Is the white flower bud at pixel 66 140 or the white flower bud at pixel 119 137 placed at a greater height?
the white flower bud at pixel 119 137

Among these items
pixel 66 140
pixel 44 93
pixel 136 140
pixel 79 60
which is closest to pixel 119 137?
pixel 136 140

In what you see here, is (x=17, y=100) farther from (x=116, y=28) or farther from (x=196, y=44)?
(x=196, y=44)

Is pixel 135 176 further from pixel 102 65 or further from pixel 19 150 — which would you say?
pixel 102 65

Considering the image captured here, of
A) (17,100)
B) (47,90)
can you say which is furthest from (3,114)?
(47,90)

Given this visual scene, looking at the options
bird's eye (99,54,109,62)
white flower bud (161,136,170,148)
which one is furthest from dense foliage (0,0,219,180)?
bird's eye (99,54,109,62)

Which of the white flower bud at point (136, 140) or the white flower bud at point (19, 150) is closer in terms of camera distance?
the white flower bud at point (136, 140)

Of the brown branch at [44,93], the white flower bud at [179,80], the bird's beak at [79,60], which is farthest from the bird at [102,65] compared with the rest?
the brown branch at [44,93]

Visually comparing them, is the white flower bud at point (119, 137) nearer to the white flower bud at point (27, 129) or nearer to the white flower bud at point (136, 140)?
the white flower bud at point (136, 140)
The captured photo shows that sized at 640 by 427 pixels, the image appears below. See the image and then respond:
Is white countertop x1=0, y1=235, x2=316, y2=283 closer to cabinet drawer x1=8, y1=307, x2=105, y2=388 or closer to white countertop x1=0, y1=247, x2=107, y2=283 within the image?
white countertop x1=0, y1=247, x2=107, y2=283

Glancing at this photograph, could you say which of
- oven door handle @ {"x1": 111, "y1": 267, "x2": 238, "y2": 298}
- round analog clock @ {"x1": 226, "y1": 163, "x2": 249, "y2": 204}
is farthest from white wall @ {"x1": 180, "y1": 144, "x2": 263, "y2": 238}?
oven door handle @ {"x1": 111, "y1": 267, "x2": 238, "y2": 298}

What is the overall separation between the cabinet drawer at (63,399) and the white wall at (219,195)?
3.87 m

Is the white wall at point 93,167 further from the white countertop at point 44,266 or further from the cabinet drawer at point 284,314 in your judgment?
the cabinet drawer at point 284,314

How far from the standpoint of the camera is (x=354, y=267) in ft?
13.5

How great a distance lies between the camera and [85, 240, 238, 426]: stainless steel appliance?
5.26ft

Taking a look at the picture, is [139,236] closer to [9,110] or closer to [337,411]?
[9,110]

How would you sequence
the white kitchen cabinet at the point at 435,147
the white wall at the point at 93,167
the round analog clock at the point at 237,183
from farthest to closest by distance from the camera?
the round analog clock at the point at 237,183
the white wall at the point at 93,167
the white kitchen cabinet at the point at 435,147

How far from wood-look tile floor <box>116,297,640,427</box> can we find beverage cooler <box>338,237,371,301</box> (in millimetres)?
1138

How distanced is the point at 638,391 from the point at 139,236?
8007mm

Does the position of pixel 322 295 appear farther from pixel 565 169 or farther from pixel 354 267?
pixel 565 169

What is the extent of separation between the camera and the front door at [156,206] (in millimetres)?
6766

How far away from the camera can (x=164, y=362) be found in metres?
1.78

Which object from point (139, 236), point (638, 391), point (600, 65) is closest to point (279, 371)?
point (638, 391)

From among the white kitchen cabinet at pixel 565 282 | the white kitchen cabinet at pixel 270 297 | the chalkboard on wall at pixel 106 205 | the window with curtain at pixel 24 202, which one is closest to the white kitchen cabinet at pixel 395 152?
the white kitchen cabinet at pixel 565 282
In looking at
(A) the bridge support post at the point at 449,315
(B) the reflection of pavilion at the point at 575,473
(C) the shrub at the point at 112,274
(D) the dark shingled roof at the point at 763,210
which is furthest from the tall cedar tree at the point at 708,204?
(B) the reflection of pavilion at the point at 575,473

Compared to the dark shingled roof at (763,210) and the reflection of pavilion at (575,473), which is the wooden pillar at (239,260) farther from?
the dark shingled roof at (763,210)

**BRIEF**:
Render everything from the line containing "Compared to the" through the end of the records as a Markdown table, with the columns Row and Entry, one numbered row per line and blank lines left out.

**COMPLETE RESPONSE**:
| Row | Entry |
|---|---|
| 1 | Compared to the dark shingled roof at (763,210) and the reflection of pavilion at (575,473), which is the wooden pillar at (239,260) farther from? |
| 2 | the dark shingled roof at (763,210) |